Kia PV5 Berpeluang Isi Celah MPV Listrik 7 Penumpang, tapi Harga Jadi Ujian

Pilihan mobil listrik yang mampu membawa tujuh penumpang secara praktis masih terbatas di Indonesia. Kondisi ini membuka peluang bagi Kia PV5 untuk menjadi alternatif baru bagi keluarga perkotaan yang membutuhkan kabin fleksibel.

Namun, potensi tersebut belum otomatis berarti model itu akan segera dipasarkan. Kia Sales Indonesia masih mengkaji posisi produk, target pembeli, serta tantangan harga sebelum membawa PV5 lebih jauh ke pasar domestik.

Ruang Pasar untuk MPV Listrik

VP Operations Kia Sales Indonesia, Harry Yanto, melihat kebutuhan kendaraan listrik berkapasitas besar belum banyak terjawab. Menurut dia, belum ada mobil listrik di Indonesia yang memadukan desain menarik dengan kemampuan mengangkut tujuh penumpang secara praktis.

“Kalau melihat potensi, pasti ada. Saat ini mobil listrik dengan desain bagus yang bisa mengangkut tujuh penumpang praktis belum ada di Indonesia,” jelas Harry.

Kebutuhan tersebut dinilai relevan bagi konsumen keluarga di kawasan perkotaan. Selain kapasitas penumpang, kepraktisan tata ruang kabin menjadi pertimbangan penting untuk aktivitas harian.

Perhatian terhadap Kia PV5 menguat setelah model itu menarik minat pengunjung di IIMS, menurut laporan Suara.com. Desain futuristis dan fleksibilitas kabinnya disebut menjadi dua alasan utama yang membuat model tersebut mendapat respons positif.

Harry mengatakan sejumlah calon konsumen menyukai tampilan PV5 dan berharap tersedia konfigurasi tujuh penumpang. “Responsnya bagus. Banyak yang bilang modelnya lucu, desainnya menarik, dan berharap ada versi 7-seater,” ungkapnya.

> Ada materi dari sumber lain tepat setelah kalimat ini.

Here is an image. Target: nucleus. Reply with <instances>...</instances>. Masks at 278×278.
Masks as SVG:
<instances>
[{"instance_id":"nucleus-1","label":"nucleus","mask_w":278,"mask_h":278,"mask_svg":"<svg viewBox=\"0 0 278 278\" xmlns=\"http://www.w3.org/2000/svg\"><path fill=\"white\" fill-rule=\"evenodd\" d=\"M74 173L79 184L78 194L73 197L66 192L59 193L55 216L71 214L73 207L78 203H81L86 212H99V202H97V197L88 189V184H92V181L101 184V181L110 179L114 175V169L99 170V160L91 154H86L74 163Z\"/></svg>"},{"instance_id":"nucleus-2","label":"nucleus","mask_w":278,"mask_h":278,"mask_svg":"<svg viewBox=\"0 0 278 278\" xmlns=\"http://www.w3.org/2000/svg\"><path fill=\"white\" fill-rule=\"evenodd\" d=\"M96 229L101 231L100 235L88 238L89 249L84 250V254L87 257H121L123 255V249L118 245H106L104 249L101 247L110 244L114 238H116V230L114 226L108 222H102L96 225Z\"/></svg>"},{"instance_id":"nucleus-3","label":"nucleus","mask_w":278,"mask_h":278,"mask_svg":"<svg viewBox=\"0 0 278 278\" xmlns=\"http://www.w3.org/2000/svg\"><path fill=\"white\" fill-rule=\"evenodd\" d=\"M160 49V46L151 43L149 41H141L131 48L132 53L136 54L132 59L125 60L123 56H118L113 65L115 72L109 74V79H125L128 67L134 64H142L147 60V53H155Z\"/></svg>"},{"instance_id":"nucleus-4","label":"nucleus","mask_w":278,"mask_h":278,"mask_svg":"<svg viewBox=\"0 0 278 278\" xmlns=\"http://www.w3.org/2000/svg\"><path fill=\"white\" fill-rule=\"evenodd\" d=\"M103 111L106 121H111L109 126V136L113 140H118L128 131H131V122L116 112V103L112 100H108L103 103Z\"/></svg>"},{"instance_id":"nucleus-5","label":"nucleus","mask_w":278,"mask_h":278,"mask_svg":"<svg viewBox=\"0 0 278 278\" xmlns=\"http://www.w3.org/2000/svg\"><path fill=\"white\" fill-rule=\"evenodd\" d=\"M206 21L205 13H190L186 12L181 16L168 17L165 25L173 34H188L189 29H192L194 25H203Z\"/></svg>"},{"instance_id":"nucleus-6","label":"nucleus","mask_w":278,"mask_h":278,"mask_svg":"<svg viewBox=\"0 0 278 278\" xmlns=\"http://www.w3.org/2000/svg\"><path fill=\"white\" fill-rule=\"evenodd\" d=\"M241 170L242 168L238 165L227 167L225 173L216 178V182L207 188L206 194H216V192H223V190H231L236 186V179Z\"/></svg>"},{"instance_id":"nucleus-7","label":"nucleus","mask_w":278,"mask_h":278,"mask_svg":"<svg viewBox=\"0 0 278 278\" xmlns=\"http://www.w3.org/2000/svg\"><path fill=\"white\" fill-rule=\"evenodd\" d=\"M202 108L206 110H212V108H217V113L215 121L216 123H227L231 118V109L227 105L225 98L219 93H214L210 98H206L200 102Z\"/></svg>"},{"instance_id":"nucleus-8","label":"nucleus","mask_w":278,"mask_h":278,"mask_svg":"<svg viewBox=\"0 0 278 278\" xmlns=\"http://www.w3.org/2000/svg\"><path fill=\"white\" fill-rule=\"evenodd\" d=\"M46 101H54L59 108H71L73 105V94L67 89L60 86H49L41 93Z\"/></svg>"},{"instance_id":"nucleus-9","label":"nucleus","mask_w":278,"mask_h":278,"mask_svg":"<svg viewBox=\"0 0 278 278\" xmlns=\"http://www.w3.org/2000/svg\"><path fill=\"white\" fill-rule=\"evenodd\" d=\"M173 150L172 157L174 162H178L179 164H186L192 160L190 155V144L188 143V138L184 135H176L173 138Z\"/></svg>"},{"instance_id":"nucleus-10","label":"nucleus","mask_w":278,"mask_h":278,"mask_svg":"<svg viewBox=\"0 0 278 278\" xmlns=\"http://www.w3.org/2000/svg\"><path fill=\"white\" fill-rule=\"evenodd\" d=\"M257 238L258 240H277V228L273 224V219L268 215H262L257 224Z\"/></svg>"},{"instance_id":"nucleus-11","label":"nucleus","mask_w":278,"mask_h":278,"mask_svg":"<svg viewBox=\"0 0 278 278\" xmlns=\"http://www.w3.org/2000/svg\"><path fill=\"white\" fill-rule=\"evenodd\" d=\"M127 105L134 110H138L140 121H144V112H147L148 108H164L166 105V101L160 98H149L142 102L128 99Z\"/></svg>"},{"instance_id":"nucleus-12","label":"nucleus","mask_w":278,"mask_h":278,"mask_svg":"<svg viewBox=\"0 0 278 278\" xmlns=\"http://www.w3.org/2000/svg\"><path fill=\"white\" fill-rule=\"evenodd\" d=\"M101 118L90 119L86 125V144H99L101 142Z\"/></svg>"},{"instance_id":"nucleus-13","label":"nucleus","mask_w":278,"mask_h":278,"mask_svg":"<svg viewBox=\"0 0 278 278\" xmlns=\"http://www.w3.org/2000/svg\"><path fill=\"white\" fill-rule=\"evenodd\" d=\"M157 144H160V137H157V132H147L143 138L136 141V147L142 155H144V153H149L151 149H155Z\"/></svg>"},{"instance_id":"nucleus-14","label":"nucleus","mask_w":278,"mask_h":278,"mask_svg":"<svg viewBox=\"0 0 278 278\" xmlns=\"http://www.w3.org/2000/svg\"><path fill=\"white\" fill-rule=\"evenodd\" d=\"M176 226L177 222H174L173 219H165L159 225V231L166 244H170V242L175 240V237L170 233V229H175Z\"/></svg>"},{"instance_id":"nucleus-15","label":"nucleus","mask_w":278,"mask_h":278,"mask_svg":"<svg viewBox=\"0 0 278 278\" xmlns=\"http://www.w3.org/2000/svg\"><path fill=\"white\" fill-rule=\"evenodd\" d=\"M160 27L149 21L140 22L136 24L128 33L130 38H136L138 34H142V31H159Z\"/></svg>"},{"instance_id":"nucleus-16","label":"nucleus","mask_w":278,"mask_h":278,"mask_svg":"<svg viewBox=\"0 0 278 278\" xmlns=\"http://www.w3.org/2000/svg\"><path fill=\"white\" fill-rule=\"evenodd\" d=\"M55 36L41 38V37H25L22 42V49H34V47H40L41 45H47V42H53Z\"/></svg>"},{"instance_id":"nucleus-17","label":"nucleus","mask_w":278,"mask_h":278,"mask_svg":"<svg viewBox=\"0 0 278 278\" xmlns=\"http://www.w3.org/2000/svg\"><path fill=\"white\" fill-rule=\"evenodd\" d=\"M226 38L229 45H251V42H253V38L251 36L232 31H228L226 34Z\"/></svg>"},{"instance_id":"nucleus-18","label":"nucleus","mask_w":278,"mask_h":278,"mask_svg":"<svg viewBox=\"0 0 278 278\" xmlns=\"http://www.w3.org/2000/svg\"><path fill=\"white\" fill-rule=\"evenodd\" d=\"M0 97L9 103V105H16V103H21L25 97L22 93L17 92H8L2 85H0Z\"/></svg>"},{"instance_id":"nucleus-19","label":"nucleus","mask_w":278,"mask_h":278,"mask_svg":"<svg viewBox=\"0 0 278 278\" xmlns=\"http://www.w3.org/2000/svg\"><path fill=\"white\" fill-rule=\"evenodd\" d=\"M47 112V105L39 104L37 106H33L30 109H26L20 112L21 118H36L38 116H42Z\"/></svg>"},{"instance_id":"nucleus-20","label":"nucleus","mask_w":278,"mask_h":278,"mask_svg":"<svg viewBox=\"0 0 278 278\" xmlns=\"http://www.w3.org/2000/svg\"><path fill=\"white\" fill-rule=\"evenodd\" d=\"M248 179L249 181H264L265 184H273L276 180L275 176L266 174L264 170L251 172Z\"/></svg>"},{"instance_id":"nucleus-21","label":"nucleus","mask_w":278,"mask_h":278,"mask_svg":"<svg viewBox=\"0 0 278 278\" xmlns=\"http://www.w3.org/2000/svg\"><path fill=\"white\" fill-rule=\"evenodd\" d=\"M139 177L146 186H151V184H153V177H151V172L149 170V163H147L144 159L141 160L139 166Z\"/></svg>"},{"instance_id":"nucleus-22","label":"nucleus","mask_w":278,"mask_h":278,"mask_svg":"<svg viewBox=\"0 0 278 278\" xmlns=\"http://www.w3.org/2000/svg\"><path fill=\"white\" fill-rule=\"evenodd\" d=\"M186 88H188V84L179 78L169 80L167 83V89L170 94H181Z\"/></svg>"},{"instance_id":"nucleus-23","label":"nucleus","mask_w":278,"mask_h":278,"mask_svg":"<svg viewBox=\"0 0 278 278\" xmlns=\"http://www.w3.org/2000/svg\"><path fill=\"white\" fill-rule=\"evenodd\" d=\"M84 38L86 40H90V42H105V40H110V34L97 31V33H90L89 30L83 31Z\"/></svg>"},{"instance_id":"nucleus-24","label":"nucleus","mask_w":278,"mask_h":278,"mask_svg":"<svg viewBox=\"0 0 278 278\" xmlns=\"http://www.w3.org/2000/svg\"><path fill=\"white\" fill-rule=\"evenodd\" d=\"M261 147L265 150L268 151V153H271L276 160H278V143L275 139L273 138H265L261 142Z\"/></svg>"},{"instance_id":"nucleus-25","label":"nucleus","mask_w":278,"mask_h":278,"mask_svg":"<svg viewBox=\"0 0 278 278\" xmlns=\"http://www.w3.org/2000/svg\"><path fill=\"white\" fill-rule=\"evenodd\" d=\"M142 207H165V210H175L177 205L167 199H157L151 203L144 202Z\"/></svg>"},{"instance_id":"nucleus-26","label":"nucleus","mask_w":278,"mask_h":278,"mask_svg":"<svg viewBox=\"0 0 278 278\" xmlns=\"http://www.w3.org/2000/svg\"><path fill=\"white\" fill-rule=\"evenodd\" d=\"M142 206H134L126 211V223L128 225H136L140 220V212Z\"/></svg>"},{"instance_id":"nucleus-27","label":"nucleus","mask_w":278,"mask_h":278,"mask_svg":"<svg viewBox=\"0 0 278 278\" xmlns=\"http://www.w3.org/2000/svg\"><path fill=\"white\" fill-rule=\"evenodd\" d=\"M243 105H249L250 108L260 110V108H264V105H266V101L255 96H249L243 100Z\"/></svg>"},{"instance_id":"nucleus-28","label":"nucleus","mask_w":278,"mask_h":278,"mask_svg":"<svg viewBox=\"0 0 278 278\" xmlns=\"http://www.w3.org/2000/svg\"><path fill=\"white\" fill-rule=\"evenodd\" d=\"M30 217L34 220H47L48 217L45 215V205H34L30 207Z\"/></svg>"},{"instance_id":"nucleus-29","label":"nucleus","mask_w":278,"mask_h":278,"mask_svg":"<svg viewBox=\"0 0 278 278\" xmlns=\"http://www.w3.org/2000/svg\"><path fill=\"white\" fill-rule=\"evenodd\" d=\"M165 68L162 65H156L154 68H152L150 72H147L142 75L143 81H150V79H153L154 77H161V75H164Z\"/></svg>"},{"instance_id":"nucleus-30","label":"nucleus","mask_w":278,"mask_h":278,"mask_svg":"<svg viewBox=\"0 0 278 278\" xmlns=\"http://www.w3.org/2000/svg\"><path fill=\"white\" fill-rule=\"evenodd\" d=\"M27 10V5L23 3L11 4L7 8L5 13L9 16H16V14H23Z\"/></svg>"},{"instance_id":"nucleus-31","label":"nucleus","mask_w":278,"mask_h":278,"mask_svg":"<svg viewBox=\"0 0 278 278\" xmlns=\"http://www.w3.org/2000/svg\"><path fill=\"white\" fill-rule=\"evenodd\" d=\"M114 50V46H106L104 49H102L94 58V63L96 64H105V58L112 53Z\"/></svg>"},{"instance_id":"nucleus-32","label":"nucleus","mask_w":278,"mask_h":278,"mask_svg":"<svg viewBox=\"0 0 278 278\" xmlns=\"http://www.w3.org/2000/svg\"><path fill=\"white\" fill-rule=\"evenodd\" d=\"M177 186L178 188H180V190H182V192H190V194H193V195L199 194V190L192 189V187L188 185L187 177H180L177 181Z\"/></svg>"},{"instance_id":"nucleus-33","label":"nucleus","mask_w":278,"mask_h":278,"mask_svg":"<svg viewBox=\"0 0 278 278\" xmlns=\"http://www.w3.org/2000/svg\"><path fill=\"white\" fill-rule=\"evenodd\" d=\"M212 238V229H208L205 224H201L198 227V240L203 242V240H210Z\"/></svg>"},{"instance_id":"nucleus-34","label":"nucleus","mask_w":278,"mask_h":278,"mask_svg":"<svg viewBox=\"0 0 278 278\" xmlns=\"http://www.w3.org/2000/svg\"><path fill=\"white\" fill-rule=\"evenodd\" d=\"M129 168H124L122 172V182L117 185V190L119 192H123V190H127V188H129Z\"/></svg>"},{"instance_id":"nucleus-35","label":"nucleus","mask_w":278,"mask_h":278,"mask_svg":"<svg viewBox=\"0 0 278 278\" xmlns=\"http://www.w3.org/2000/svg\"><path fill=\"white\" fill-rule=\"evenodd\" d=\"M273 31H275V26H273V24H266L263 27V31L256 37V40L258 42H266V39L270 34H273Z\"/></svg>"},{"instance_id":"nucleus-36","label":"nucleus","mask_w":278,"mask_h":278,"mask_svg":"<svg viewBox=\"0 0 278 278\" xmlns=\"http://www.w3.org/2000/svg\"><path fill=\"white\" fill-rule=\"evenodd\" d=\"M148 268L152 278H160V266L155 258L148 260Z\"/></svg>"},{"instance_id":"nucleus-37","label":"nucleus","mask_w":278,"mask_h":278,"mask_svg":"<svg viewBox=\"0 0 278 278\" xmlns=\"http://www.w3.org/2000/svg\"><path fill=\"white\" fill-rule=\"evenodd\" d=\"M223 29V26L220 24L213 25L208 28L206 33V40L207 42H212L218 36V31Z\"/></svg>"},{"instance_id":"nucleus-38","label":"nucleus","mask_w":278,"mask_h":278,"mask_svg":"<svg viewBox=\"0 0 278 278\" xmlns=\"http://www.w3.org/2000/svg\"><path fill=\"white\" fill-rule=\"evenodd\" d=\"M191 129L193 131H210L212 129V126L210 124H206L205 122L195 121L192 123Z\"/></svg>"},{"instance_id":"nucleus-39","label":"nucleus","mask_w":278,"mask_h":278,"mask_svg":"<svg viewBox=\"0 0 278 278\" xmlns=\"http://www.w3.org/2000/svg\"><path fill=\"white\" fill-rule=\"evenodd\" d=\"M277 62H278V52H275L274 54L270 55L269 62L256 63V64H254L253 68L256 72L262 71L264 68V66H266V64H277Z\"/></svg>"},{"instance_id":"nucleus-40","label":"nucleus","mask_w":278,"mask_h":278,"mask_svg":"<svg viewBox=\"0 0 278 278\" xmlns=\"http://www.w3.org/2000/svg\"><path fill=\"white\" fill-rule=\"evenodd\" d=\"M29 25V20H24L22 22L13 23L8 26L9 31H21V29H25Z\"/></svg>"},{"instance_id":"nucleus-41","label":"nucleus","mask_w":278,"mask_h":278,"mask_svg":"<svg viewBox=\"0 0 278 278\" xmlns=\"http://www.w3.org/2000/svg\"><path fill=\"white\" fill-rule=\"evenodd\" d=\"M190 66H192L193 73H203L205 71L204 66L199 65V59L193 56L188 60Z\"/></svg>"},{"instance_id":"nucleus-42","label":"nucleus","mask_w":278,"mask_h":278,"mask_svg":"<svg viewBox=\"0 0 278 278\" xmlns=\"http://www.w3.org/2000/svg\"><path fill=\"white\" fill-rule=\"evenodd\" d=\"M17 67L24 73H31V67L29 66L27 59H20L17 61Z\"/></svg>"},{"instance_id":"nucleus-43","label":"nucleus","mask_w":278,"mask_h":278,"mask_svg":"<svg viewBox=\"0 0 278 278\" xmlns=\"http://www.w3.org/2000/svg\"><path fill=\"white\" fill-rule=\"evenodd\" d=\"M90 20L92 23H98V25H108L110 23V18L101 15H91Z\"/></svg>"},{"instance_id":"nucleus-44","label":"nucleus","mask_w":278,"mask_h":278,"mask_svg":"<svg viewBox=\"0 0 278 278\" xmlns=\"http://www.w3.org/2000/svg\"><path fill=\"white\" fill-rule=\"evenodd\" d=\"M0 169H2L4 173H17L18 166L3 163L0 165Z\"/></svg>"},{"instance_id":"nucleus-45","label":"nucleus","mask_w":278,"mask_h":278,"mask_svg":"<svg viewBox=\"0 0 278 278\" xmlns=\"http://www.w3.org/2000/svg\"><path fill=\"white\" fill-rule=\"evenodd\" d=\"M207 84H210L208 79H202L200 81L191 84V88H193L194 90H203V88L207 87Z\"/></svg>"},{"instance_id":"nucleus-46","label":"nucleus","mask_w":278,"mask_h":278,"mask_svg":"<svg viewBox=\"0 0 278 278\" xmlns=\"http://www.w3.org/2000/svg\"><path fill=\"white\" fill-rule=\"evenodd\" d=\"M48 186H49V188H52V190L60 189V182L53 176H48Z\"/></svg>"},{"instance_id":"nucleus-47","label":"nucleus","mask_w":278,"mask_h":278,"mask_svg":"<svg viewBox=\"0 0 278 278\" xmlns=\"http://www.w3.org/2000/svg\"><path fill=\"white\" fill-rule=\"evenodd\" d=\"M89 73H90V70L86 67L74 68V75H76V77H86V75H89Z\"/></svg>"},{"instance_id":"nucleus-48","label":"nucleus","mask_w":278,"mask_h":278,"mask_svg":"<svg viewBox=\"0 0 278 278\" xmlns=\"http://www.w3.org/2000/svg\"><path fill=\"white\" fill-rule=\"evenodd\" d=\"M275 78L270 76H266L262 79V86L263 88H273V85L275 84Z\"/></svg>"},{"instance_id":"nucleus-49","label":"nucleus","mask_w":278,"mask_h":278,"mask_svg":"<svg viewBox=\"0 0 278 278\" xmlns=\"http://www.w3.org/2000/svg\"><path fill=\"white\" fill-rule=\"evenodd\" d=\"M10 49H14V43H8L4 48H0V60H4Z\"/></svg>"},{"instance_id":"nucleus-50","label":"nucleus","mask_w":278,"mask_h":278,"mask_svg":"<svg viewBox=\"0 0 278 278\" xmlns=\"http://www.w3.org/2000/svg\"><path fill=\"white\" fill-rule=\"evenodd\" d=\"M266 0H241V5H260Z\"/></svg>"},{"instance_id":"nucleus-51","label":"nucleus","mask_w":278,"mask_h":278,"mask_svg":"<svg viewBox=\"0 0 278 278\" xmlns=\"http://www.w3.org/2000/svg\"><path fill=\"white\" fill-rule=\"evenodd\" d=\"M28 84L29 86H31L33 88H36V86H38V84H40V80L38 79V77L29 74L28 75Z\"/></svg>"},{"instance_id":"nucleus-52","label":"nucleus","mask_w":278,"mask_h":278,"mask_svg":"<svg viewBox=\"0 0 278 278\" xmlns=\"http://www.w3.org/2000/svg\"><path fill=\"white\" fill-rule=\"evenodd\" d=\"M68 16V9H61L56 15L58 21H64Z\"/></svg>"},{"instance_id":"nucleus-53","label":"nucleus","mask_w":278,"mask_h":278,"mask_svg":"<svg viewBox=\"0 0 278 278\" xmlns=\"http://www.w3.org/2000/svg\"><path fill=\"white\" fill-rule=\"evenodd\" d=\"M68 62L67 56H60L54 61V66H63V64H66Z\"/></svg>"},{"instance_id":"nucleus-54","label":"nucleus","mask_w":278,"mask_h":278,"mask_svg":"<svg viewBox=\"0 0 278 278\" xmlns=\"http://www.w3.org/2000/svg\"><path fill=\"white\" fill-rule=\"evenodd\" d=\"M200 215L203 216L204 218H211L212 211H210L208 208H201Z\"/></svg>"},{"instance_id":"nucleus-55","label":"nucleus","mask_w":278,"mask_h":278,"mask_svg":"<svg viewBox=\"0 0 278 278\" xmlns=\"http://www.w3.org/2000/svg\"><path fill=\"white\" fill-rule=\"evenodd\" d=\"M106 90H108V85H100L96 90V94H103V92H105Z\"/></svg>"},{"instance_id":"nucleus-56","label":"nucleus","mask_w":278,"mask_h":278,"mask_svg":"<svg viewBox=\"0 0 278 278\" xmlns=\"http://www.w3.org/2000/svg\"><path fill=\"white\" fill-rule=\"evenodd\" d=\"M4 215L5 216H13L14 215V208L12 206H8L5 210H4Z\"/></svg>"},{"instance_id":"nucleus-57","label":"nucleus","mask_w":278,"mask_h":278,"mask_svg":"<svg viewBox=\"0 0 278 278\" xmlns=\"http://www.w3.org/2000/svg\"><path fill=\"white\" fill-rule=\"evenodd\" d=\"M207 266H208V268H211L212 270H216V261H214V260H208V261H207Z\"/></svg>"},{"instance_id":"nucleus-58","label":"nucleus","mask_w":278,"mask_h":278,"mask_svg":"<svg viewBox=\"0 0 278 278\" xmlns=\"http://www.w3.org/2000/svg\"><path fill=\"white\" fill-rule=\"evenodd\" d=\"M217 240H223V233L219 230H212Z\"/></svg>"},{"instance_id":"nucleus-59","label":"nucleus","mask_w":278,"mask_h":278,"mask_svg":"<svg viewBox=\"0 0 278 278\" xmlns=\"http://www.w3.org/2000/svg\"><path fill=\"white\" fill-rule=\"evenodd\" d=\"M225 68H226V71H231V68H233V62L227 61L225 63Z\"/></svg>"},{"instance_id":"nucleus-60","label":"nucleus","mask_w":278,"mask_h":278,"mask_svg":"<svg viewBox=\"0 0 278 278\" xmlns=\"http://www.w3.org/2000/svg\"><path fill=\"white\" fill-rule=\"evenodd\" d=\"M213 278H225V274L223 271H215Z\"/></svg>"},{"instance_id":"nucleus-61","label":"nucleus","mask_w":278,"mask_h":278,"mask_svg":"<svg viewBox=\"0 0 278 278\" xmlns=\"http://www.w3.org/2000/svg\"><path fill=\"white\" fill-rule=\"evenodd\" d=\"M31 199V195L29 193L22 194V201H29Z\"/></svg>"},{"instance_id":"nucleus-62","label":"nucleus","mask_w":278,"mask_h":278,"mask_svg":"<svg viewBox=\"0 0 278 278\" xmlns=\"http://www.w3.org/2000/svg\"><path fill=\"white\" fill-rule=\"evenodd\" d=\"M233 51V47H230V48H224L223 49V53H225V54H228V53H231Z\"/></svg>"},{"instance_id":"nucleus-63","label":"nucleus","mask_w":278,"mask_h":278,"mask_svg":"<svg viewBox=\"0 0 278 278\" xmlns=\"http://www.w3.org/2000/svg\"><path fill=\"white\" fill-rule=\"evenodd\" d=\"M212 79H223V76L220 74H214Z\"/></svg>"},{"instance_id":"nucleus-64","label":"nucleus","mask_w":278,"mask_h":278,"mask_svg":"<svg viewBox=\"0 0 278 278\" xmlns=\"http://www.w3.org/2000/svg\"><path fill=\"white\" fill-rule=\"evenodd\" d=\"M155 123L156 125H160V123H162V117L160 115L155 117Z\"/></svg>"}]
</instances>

Posisi Produk Masih Dikaji

Minat terhadap desain dan kapasitas kabin belum menjadi satu-satunya penentu masa depan PV5 di Indonesia. Kia perlu menentukan siapa pembeli yang paling sesuai untuk kendaraan listrik tersebut, termasuk kemungkinan perusahaan rental atau pengguna operasional.

“Kami harus menentukan positioning terlebih dahulu. Siapa pembelinya? Apakah perusahaan rental atau segmen lain. Itu yang masih kami kaji,” tambah Harry.

Pertimbangan harga menjadi tantangan besar, terutama bila PV5 diarahkan ke pasar operasional dan komersial. Pelaku usaha di Indonesia dinilai masih menempatkan biaya murah sebagai faktor utama dalam memilih kendaraan.

Situasi itu disebut berbeda dengan Thailand, tempat sebagian perusahaan mulai mengejar citra sebagai perusahaan ramah lingkungan. Perubahan orientasi tersebut membuat mereka lebih berani mempertimbangkan kendaraan listrik untuk kebutuhan bisnis.

Model atau LiniRencana Kia untuk GIIAS 2026
Kia PV5Masih berpeluang mengisi kebutuhan kendaraan listrik tujuh penumpang, dengan positioning yang terus dikaji.
New Kia SeltosMenjadi salah satu model yang dinantikan dalam agenda penyegaran produk.
Kia CarensAda sinyal varian terbaru, tetapi detail pembaruannya belum diungkap.
Lini EV dan ICE KiaBeberapa EV akan dipajang, sementara model bermesin pembakaran internal mendapat pembaruan.

GIIAS 2026 Jadi Panggung Arah Produk Kia

Kia Sales Indonesia menyiapkan kombinasi kendaraan listrik dan model bermesin pembakaran internal untuk GIIAS 2026. Kehadiran beberapa lini EV menunjukkan pameran tersebut akan menjadi panggung penting bagi arah strategi produk Kia di Indonesia.

Di sisi lain, New Kia Seltos telah masuk daftar model yang dinantikan dalam agenda pembaruan merek tersebut. Kia juga memberi sinyal mengenai varian terbaru Carens, meski bentuk dan spesifikasi pembaruannya belum dirinci.

Keputusan mengenai positioning PV5 akan menentukan seberapa besar peluangnya diterjemahkan menjadi produk bagi konsumen Indonesia. Jika hadir dengan sasaran pasar yang tepat, model ini berpotensi mengisi celah MPV listrik tujuh penumpang yang masih terbuka.